Today we are talking to SmartCompany blogger and entrepreneur Julia Bickerstaff.
As founder and CEO of two successful, yet diverse companies, The Business Bakery and Butterfly Coaching, she knows a thing or two about starting a business. She is also the author of How to Bake a Business, a “how to” guide for kitchen table tycoons taking their business to the next level. Julia was also a partner at Deloitte for eight years before embarking on her own business venture in 2008, so she understands how to make the jump from corporate life to entrepreneurship.
Julia reveals the top mistakes first time entrepreneurs make when starting their business, why female entrepreneurs always set their prices too low and why she always puts on a pair of heels to conduct difficult business conversations from home.
Have you seen an increase in the number of people looking to start businesses, from people who might have had a career change either perhaps forced upon them or chosen to go a different way?
Not just in the last year but over the last few years. I think people think starting a business is more doable now and for a lot reasons, although not always people are prepared for it. We saw something quite interesting I think when the GFC was threatening to be much bigger in Australia than it was, and the interesting thing there were people actually starting businesses as second jobs. Literally thinking, let me do something else on a very small scale, but I’m going to actually start something.
I think a lot more people who are dissatisfied in corporate land and think they can actually go out and do something and make good money, although they might not make a fortune. For a lot of people it’s not about being an absolute enormous business and making billions of dollars. It’s about having a lot of personal satisfaction, building something and having a good life.
We seem to be seeing a rise in the part-time entrepreneur. It might be a consultant or someone who’s moved down from say five to three days and they’re just looking for something else to push into. Is that something we might see more of, the part-time entrepreneur?
I know a few people who’ve had the opportunity to actually cut down their days working in corporate life and experiment and do something in the other two days. And in fact, I was talking to a few businesses just recently employing people like that. It’s a lady who runs a business and first of all she said “I really wasn’t happy when my employee wanted to go down to three days and spends two days in their own business”. But she said as soon as they started doing their own business, they brought more ideas to her because they were out there thinking more widely. It’s been fantastic because there’s a whole lot of skills that have been brought back into her business.

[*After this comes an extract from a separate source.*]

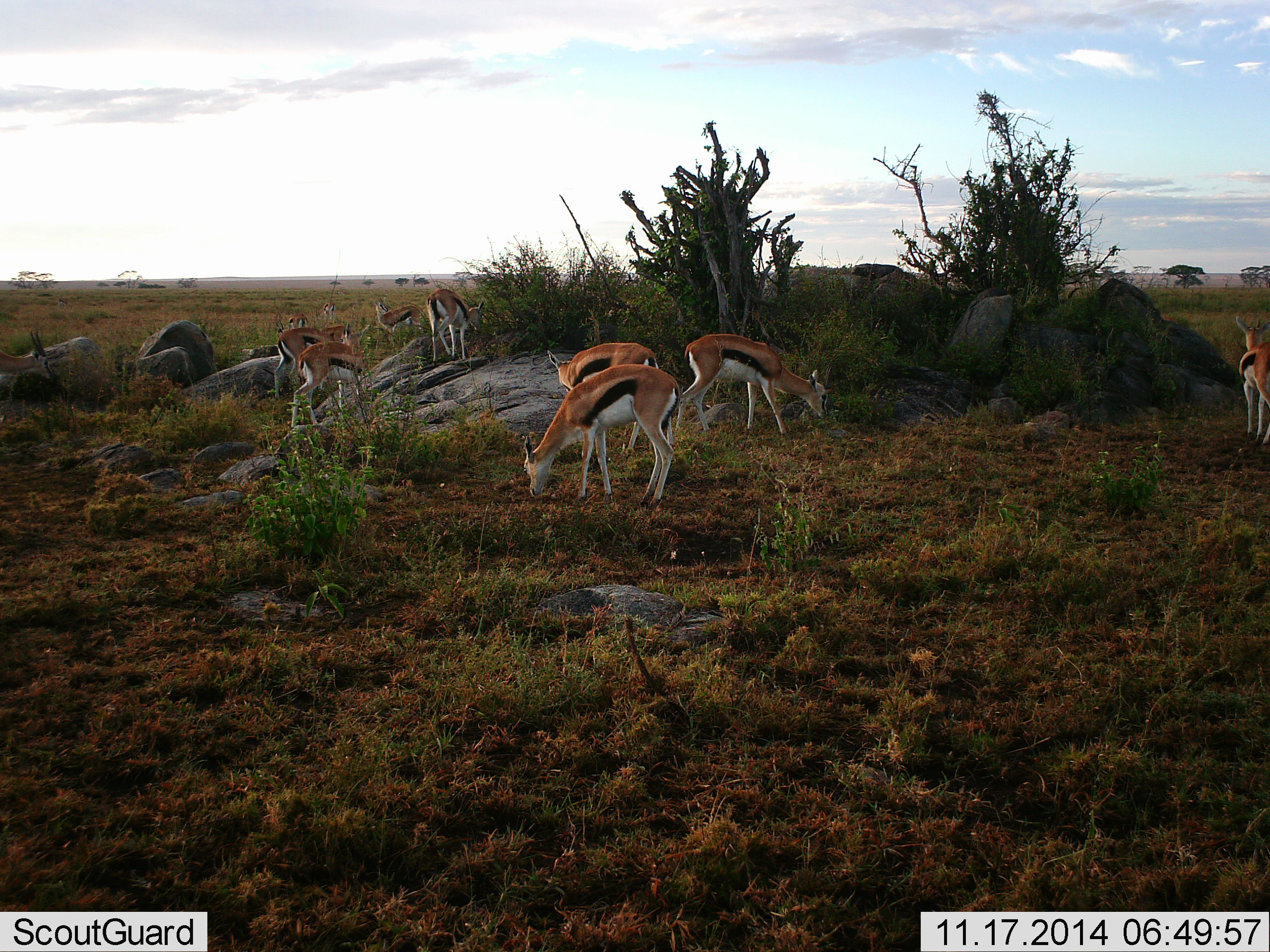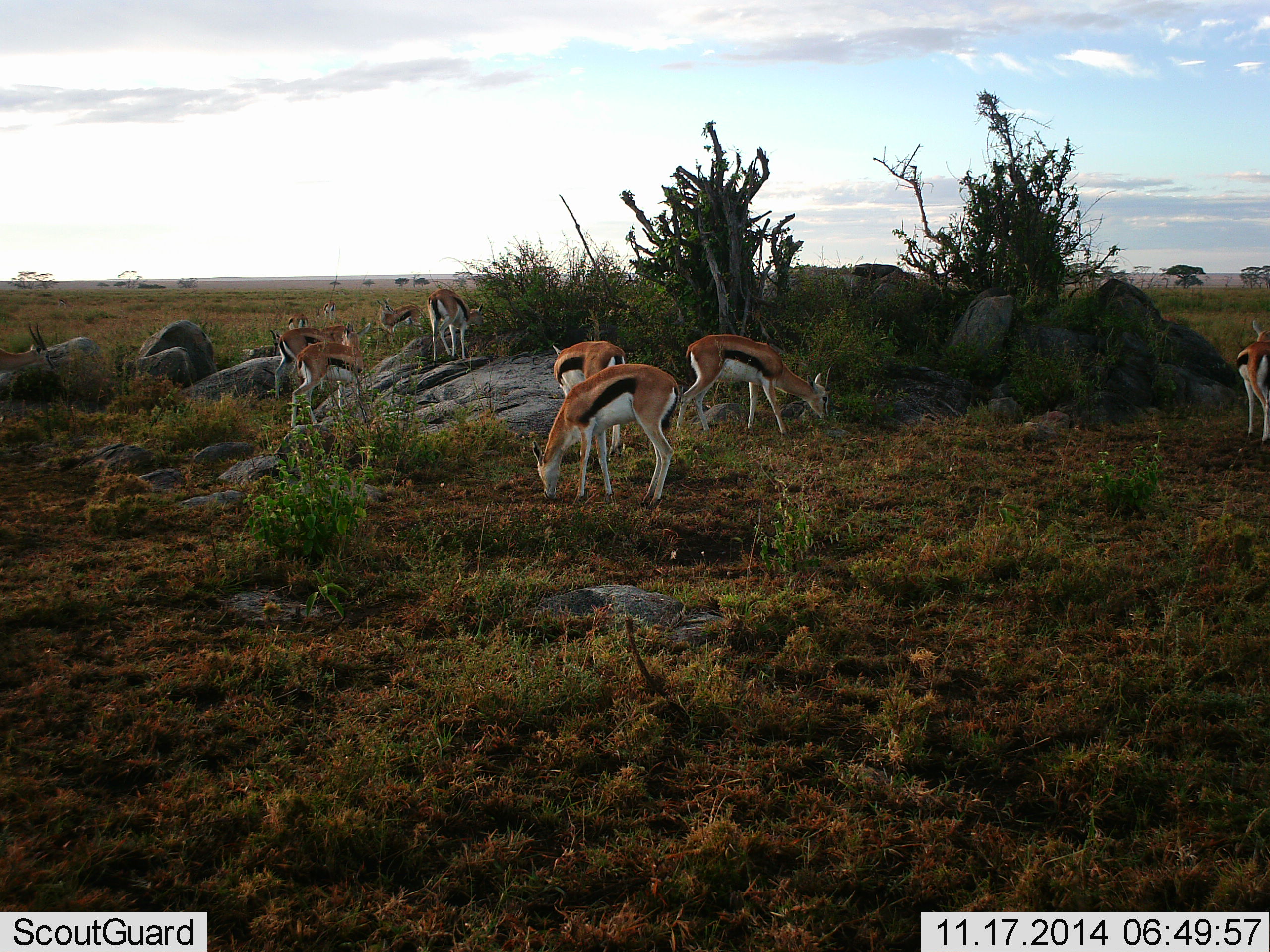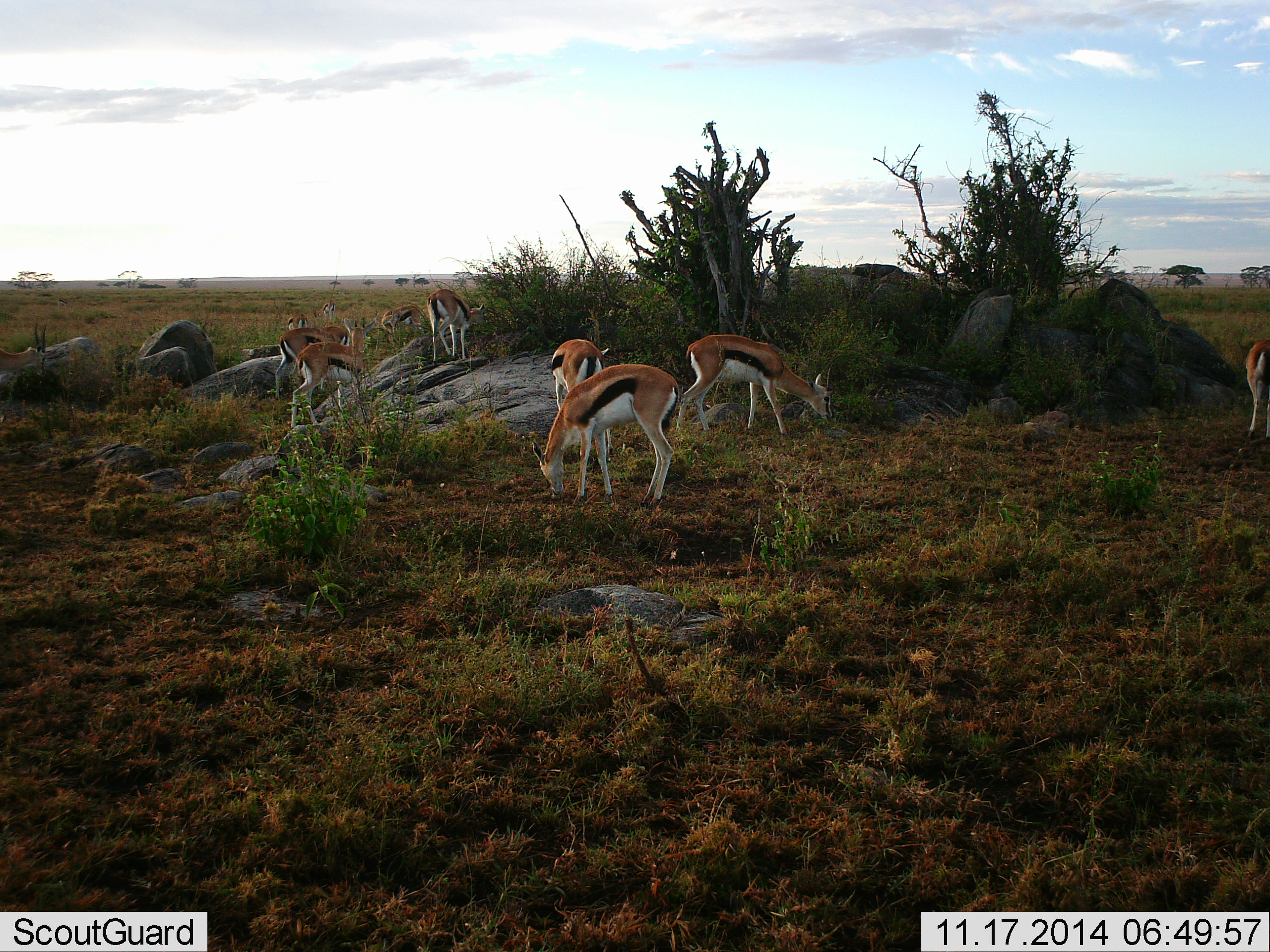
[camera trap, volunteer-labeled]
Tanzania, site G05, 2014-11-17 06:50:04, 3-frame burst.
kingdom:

That’s a really interesting thing for bigger businesses to think about.
I think a lot more people look at the way something’s done and think “I could do this and I could do it better, so why don’t I go out there and give it a go because what’s the worst thing that could happen?” A lot of people believe that we will go back in the not too distant future back to the talent shortage again and people know they can go and get jobs again.
In fact, I think it’s quite marketable when people have tried to run a business go back as an employee because they bring with them so many different skills that makes them so marketable.

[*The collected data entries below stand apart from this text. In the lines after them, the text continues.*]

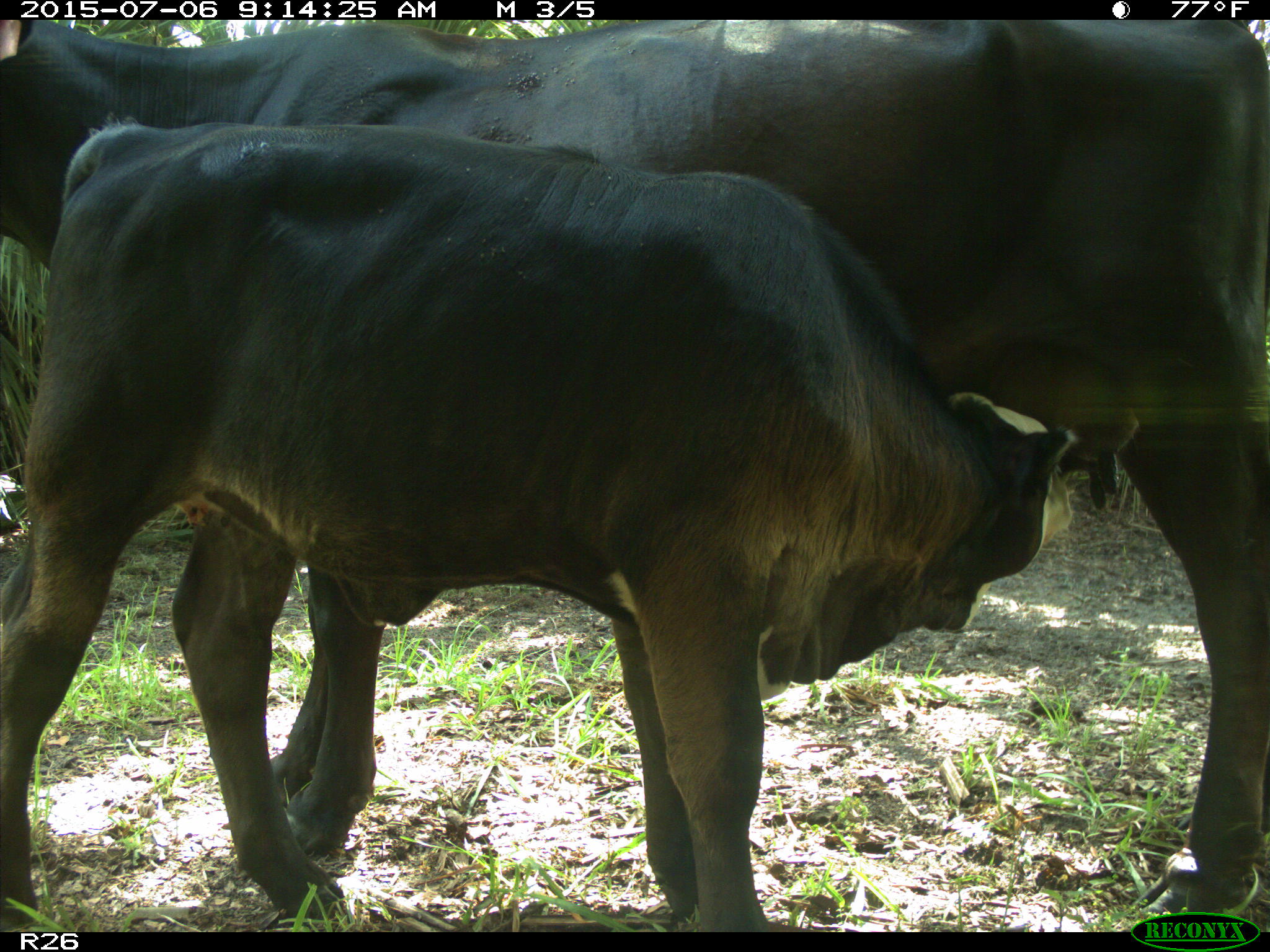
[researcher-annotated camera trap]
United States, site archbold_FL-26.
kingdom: Animalia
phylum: Chordata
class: Mammalia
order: Artiodactyla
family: Bovidae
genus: Bos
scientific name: Bos taurus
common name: domestic cow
Bos taurus (domestic cow).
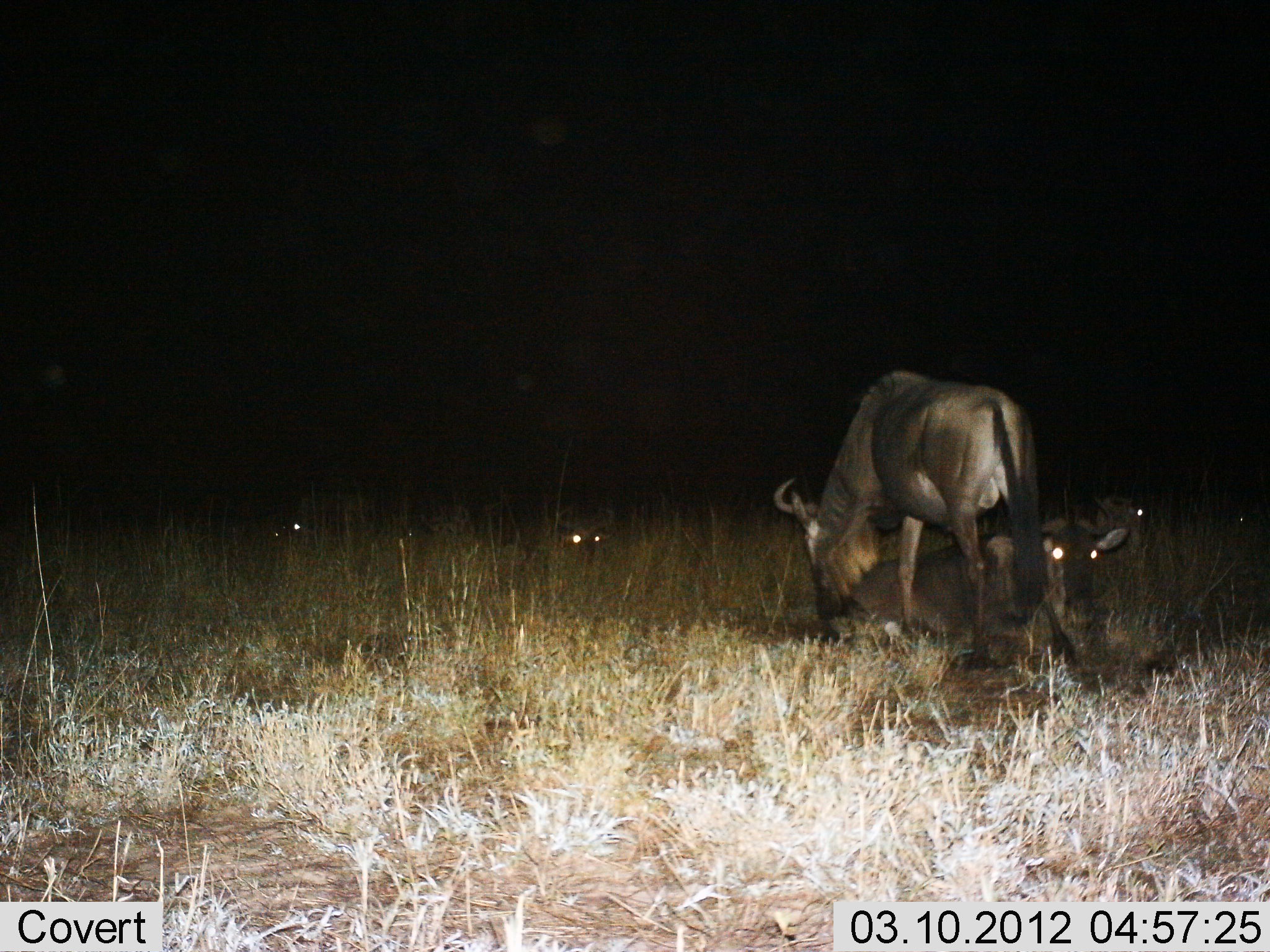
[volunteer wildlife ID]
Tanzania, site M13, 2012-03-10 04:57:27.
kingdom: Animalia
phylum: Chordata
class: Mammalia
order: Artiodactyla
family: Bovidae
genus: Connochaetes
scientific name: Connochaetes taurinus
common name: blue wildebeest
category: wildebeest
Wildebeest (blue wildebeest) (Connochaetes taurinus), count 5. Behavior (volunteer vote fractions): standing 39%, resting 100%, moving 0%, interacting 0%. Young present (vote fraction): 4%. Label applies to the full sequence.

There is a great difference in deciding to take the plunge and actually being ready to do so. We saw a great survey come across our desk in the last little while showed just 10% of people actually went out on their own with a formal business plan. It seems crazy on the face of it, but is that the great mistake that people make at the start?
To be honest, I don’t necessarily believe that everyone should settle for the formal business plan, because when you’re starting out in a business, you actually can’t plan for a lot of the things because you just don’t know enough. But I think there is sort of a halfway house which is actually thinking about the business in terms of what you are bringing to the business.

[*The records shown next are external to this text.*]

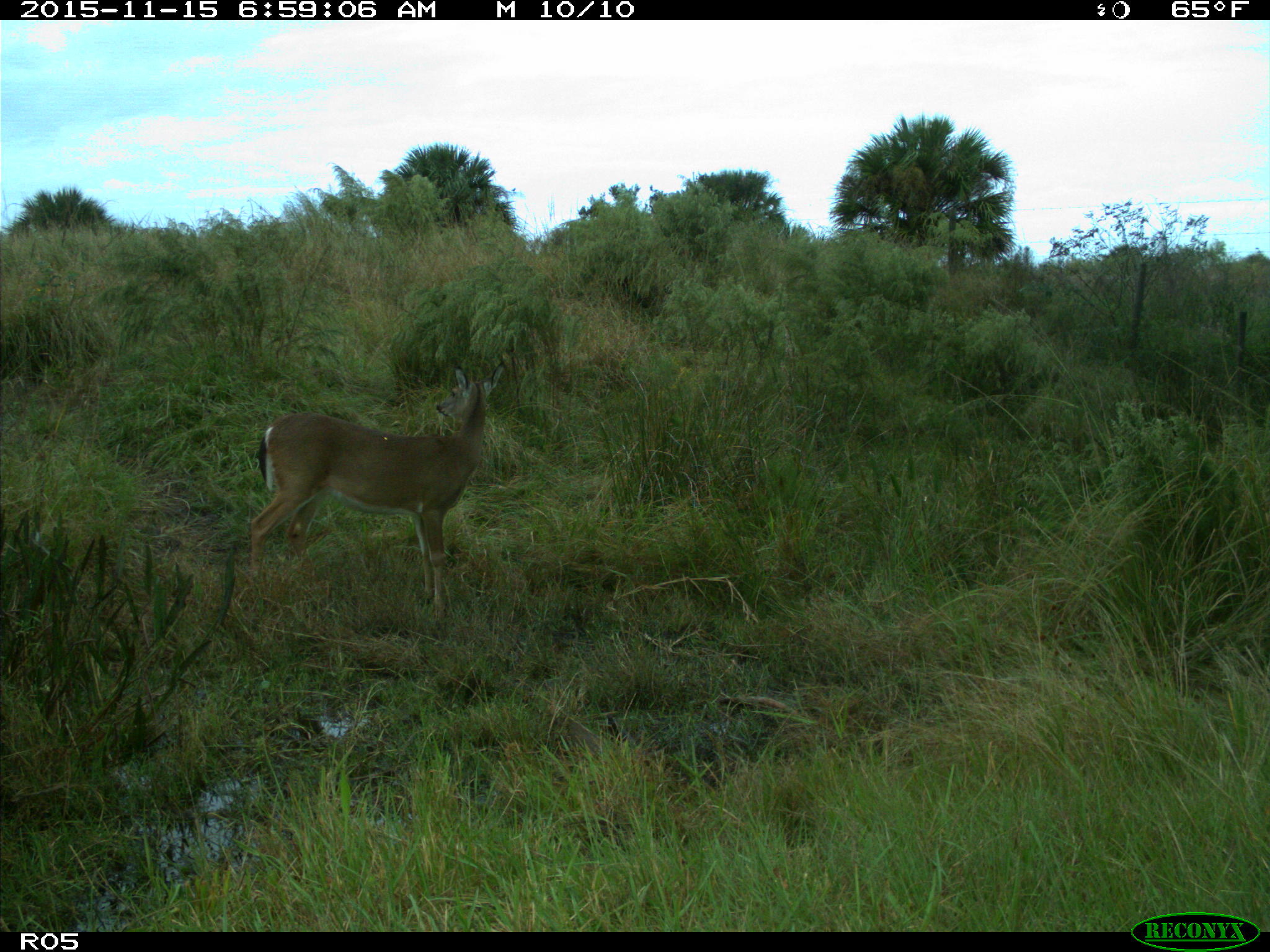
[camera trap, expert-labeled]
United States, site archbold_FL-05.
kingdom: Animalia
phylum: Chordata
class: Mammalia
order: Artiodactyla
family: Cervidae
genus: Odocoileus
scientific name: Odocoileus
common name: deer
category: unidentified deer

Maybe I’m bringing my technical skills or maybe I’m a person who’s very good at selling or maybe I’m a person who’s very good on finance or maybe I’m a person who’s a very good manager. But what are all the other things that the business needs that I don’t bring to it? And I think that’s the number one thing that people don’t thing about.
Today I was actually at a business that implements software. They are very good technically but they really struggle to get sales because they don’t know how to sell.
The other part I think is actually the money model – how are we actually going to make money out of doing this? And I think that’s the big thing that people don’t do ahead of time.
So it’s less about the sort of formal business plan and big analysis. Because people who do big analysis of markets always go “wow, look the market is $20 million and we only need this tiny percentage of that so we’re going to be rich because we’re going to get $2 million straight away”. But they don’t think what’s the actual cost of marketing to those people, what’s the cost of producing, what’s the cost of distributing, what’s the cost of this and that and everything.
So they don’t actually put together what I call just a simple money model of how are we going to make money out of doing this and what’s the value that we’re adding?
One of my favourite sayings is from the cook Nigella Lawson. She always says a cake demands mathematical respect. And I think the same with starting a business. A business demands mathematical respect, you need to have a look at it from a numbers point of view and that’s the key thing that people don’t do. I’ve seen lots of businesses start up and they actually weren’t ever going to be able to make money out of it because there is a huge chunk which they’ve missed in the process.